Format the lines from the one containing "Choosing among (319,125), (45,227), which" through the one containing "5.23 meters" as a numbered list, omitting blank lines. Include both end lines and no others.

[start Record excerpts]

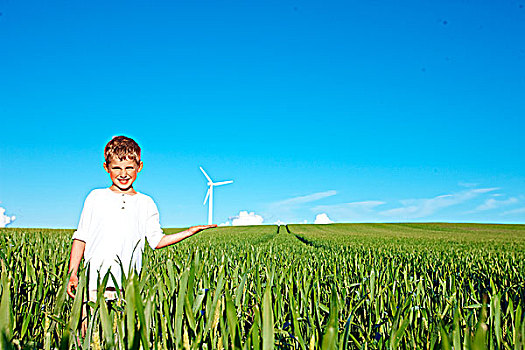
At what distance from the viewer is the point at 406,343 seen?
2.54 m

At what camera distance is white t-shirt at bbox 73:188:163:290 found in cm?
341

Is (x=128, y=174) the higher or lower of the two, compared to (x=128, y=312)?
higher

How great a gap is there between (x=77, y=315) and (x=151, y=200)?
218cm

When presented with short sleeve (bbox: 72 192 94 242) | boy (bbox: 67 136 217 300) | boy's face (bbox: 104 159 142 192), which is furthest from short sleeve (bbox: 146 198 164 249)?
short sleeve (bbox: 72 192 94 242)

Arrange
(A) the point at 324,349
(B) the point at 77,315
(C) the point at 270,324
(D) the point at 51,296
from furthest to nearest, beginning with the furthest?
(D) the point at 51,296 < (B) the point at 77,315 < (C) the point at 270,324 < (A) the point at 324,349

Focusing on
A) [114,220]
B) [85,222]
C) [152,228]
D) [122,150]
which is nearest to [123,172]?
[122,150]

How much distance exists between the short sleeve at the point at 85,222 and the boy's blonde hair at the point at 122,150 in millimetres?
424

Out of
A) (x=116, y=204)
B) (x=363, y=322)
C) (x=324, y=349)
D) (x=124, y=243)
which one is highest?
(x=116, y=204)

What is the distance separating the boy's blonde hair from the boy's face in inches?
1.4

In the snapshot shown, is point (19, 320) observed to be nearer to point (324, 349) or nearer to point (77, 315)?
point (77, 315)

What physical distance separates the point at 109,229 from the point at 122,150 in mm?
703

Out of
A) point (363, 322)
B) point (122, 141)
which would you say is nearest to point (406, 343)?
point (363, 322)

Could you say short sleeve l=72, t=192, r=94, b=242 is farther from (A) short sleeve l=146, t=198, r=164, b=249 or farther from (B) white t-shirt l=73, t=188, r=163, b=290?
(A) short sleeve l=146, t=198, r=164, b=249

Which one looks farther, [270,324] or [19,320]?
[19,320]
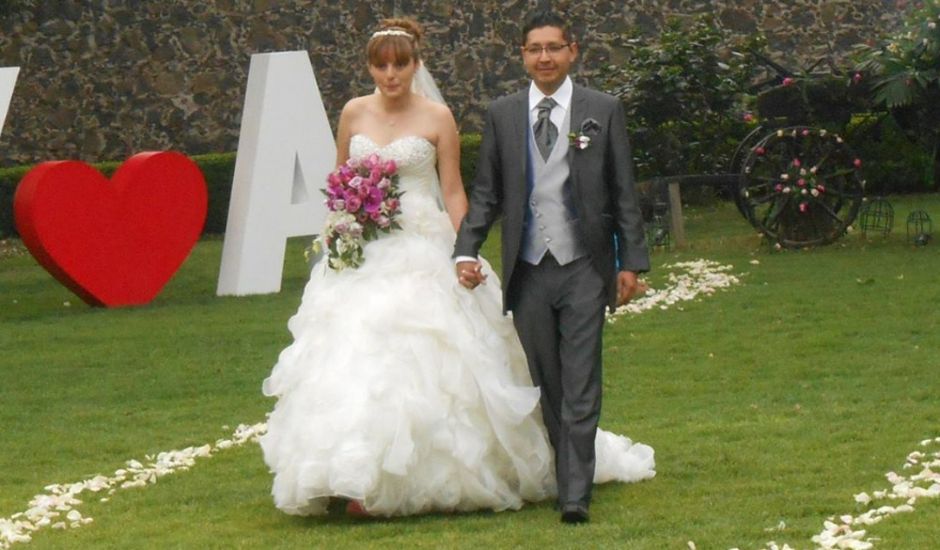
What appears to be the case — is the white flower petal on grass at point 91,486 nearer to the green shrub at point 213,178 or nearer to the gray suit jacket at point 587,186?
the gray suit jacket at point 587,186

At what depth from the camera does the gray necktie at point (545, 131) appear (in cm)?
658

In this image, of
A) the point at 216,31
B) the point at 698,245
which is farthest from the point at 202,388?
the point at 216,31

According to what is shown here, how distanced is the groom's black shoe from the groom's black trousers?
0.02 meters

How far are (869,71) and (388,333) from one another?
9.58m

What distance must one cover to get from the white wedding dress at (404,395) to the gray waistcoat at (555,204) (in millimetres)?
445

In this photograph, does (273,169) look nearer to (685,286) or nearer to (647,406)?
(685,286)

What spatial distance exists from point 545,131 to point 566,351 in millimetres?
784

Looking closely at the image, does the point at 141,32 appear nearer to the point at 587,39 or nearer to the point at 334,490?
the point at 587,39

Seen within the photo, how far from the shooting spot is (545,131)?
21.6 ft

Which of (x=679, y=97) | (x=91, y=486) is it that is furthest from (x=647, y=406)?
(x=679, y=97)

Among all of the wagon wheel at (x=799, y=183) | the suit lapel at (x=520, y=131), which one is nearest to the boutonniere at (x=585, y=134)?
the suit lapel at (x=520, y=131)

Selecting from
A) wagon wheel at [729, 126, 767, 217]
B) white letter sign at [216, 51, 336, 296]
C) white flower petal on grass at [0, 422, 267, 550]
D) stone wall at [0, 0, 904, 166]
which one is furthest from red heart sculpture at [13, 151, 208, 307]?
stone wall at [0, 0, 904, 166]

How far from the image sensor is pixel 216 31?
21.8 m

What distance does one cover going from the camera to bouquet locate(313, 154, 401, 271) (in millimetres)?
6898
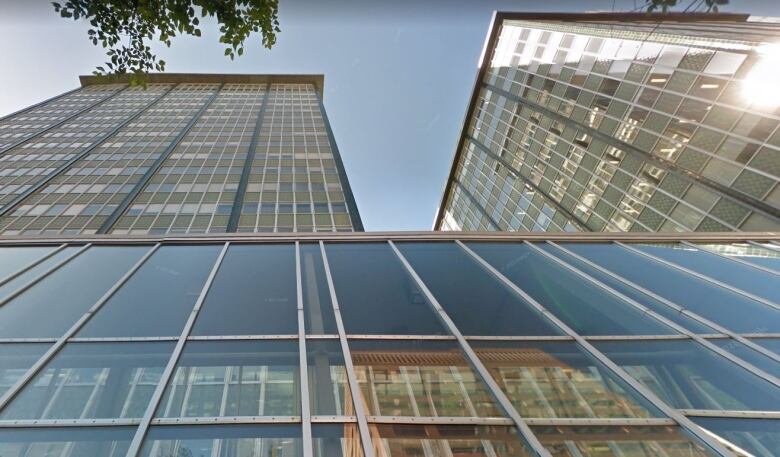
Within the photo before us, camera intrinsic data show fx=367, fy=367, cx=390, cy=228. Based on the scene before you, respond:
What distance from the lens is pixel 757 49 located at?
17.4 metres

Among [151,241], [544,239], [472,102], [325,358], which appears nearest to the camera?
[325,358]

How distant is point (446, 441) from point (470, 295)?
401 cm

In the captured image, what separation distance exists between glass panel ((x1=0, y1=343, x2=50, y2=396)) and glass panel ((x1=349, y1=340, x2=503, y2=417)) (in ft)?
16.2

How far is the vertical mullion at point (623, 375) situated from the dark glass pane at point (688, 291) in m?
3.15

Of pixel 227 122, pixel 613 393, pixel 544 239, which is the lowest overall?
pixel 613 393

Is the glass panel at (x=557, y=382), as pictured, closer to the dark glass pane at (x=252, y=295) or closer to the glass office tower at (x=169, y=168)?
the dark glass pane at (x=252, y=295)

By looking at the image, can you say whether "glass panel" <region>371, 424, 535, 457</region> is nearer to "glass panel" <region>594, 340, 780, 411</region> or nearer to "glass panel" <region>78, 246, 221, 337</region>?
"glass panel" <region>594, 340, 780, 411</region>

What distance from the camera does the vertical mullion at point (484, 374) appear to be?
4.61m

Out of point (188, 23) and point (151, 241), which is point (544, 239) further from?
point (151, 241)

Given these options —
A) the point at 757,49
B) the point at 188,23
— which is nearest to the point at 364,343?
the point at 188,23

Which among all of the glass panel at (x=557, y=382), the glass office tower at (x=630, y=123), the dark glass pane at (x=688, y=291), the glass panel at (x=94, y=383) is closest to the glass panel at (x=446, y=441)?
the glass panel at (x=557, y=382)

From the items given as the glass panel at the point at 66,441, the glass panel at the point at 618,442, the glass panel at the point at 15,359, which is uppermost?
the glass panel at the point at 15,359

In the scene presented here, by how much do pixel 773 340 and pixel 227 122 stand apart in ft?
165

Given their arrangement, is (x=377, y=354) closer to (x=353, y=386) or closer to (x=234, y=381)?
(x=353, y=386)
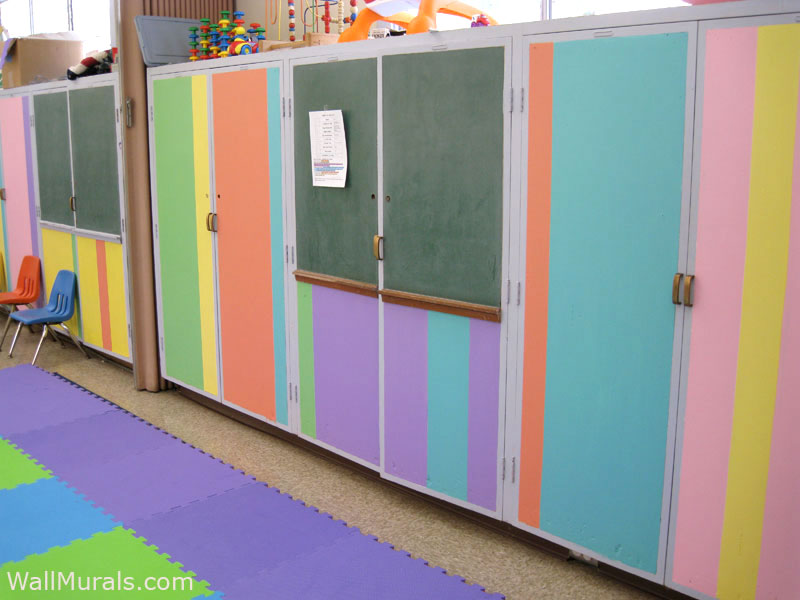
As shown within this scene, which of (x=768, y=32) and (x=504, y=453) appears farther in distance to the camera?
(x=504, y=453)

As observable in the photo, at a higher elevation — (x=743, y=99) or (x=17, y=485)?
(x=743, y=99)

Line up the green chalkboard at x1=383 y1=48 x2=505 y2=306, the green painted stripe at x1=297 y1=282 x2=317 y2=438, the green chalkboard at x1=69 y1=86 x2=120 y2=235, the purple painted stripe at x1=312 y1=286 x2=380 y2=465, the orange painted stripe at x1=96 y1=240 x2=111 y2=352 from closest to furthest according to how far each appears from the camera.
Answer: the green chalkboard at x1=383 y1=48 x2=505 y2=306, the purple painted stripe at x1=312 y1=286 x2=380 y2=465, the green painted stripe at x1=297 y1=282 x2=317 y2=438, the green chalkboard at x1=69 y1=86 x2=120 y2=235, the orange painted stripe at x1=96 y1=240 x2=111 y2=352

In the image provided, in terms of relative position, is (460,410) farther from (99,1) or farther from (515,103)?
(99,1)

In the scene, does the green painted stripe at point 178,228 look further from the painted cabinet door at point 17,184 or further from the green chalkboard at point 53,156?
the painted cabinet door at point 17,184

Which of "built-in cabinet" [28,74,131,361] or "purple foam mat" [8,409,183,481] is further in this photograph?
"built-in cabinet" [28,74,131,361]

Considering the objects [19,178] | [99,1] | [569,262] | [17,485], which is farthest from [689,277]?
[99,1]

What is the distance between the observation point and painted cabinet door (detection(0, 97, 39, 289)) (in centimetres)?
605

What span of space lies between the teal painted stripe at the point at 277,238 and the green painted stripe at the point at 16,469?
1.14 metres

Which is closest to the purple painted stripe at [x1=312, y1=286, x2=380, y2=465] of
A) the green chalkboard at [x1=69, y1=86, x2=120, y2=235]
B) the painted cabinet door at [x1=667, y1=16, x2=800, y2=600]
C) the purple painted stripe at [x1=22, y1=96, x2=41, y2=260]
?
the painted cabinet door at [x1=667, y1=16, x2=800, y2=600]

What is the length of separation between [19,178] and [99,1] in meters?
2.13

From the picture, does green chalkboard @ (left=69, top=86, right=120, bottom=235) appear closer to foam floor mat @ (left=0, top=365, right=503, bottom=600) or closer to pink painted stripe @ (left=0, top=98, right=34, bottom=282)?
pink painted stripe @ (left=0, top=98, right=34, bottom=282)

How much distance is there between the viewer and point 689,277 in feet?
7.74

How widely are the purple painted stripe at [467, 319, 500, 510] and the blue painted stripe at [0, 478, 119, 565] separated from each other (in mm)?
1470

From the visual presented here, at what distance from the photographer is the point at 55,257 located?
591cm
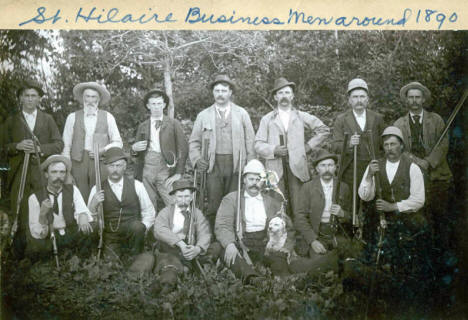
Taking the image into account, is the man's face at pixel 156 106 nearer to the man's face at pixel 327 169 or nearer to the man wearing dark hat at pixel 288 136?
the man wearing dark hat at pixel 288 136

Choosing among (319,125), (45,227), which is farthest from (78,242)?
(319,125)

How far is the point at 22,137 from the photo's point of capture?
541 centimetres

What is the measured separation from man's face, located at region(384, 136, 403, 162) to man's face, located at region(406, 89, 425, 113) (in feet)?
1.30

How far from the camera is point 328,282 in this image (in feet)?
17.3

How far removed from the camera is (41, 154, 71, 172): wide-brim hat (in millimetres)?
5395

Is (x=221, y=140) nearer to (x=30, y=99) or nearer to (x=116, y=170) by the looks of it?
(x=116, y=170)

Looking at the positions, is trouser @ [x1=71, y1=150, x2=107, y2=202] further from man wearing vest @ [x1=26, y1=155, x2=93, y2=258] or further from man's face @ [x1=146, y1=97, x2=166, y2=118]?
man's face @ [x1=146, y1=97, x2=166, y2=118]

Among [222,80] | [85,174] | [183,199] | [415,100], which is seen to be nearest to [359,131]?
[415,100]

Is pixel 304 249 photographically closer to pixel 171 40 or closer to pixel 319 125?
pixel 319 125

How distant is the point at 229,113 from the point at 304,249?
1.64 metres

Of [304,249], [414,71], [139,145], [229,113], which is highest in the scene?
[414,71]

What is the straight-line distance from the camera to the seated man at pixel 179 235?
5.23 meters

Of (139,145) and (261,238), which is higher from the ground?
(139,145)

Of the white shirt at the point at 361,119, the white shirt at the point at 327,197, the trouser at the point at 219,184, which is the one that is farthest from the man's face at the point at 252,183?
the white shirt at the point at 361,119
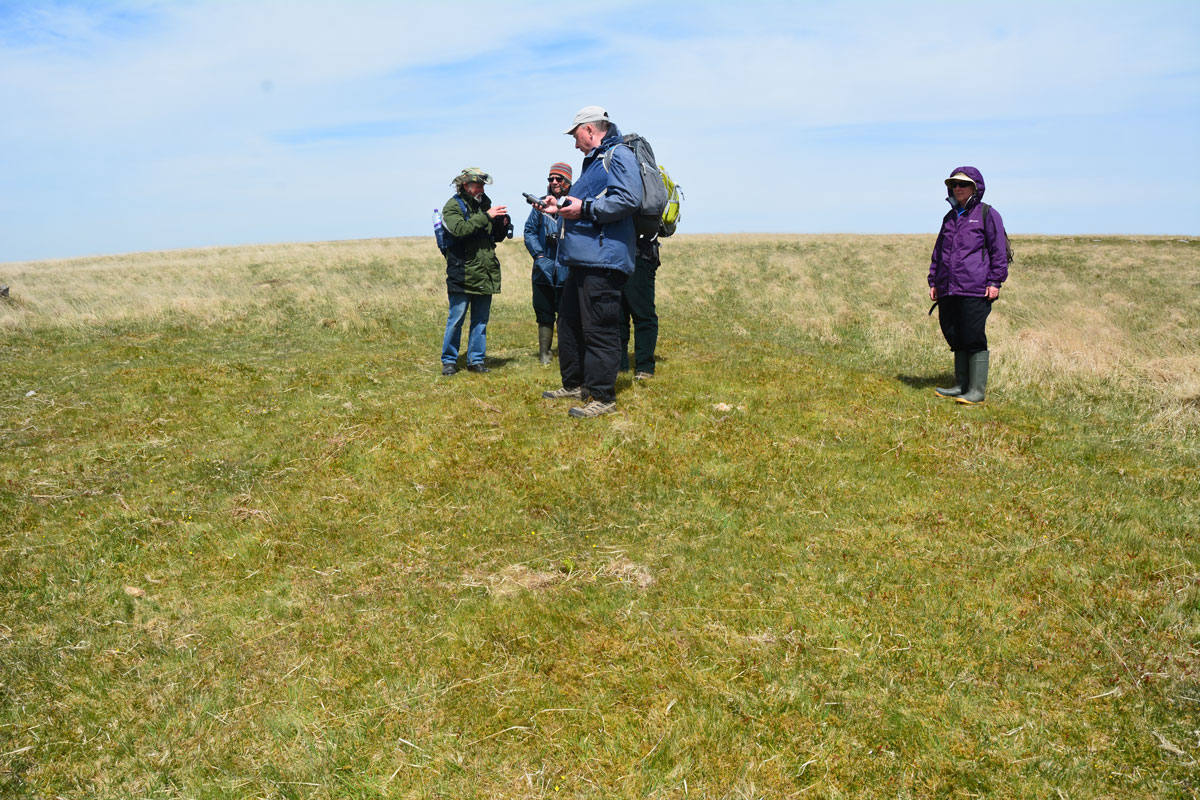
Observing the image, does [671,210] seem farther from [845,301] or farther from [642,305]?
[845,301]

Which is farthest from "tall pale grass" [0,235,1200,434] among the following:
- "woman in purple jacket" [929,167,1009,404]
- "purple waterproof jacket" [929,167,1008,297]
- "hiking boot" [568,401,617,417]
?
"hiking boot" [568,401,617,417]

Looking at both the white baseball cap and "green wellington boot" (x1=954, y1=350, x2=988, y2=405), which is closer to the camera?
the white baseball cap

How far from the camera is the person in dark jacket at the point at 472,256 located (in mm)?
9375

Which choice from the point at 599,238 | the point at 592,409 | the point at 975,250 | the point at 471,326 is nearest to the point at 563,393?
the point at 592,409

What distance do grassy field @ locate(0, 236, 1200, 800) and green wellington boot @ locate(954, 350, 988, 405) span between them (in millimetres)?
241

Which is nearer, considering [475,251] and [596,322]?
[596,322]

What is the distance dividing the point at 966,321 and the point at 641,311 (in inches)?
151

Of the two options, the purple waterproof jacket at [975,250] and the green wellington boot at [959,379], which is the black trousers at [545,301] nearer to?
the purple waterproof jacket at [975,250]

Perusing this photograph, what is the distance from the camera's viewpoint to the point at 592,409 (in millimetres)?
7645

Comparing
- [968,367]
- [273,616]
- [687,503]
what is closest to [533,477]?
[687,503]

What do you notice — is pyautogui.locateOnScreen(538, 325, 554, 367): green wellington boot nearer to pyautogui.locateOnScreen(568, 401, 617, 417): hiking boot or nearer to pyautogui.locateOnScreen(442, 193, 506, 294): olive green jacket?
pyautogui.locateOnScreen(442, 193, 506, 294): olive green jacket

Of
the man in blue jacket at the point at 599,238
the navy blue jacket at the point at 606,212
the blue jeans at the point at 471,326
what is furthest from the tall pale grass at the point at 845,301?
the blue jeans at the point at 471,326

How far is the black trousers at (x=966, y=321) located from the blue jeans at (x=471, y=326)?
5807 millimetres

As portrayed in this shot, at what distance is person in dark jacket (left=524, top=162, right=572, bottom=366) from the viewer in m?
9.86
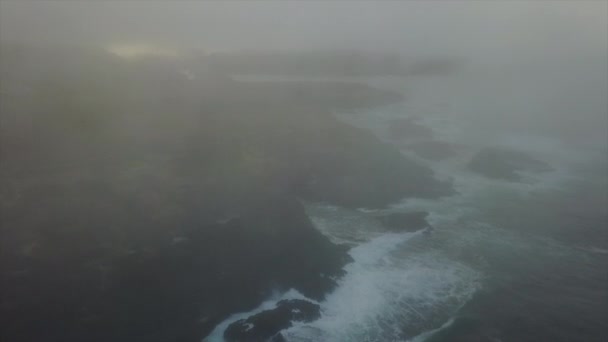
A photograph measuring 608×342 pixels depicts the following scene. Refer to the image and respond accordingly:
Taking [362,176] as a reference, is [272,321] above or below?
below

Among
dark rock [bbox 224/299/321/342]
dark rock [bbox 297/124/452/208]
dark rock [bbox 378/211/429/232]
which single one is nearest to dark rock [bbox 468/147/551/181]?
dark rock [bbox 297/124/452/208]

[end Record excerpts]

Final result:
1. Choosing among (319,125), (45,227), which is farthest from (78,242)?
2. (319,125)
3. How far is the point at 22,137 from the photo's point of capture?
4. 541 centimetres
5. What is the measured separation from man's face, located at region(384, 136, 403, 162) to man's face, located at region(406, 89, 425, 113) (in feet)?
6. 1.30
7. How far from the camera is point 328,282 in this image (in feet)?
8. 17.3
9. How far removed from the camera is (41, 154, 71, 172): wide-brim hat (in millimetres)?
10. 5395
11. Is (x=221, y=140) nearer to (x=30, y=99) or nearer to (x=116, y=170) by the looks of it?
12. (x=116, y=170)
13. Looking at the positions, is trouser @ [x1=71, y1=150, x2=107, y2=202] further from man wearing vest @ [x1=26, y1=155, x2=93, y2=258] or further from man's face @ [x1=146, y1=97, x2=166, y2=118]?
14. man's face @ [x1=146, y1=97, x2=166, y2=118]
15. Among [222,80] | [85,174] | [183,199] | [415,100], which is seen to be nearest to [359,131]?
16. [415,100]
17. Is pixel 304 249 photographically closer to pixel 171 40 or closer to pixel 319 125?
18. pixel 319 125
19. How distant is the point at 229,113 from the point at 304,249?
20. 1.64 metres
21. Of [304,249], [414,71], [139,145], [229,113], which is highest in the scene?
22. [414,71]
23. What is the straight-line distance from the camera to the seated man at pixel 179 235?
24. 5.23 meters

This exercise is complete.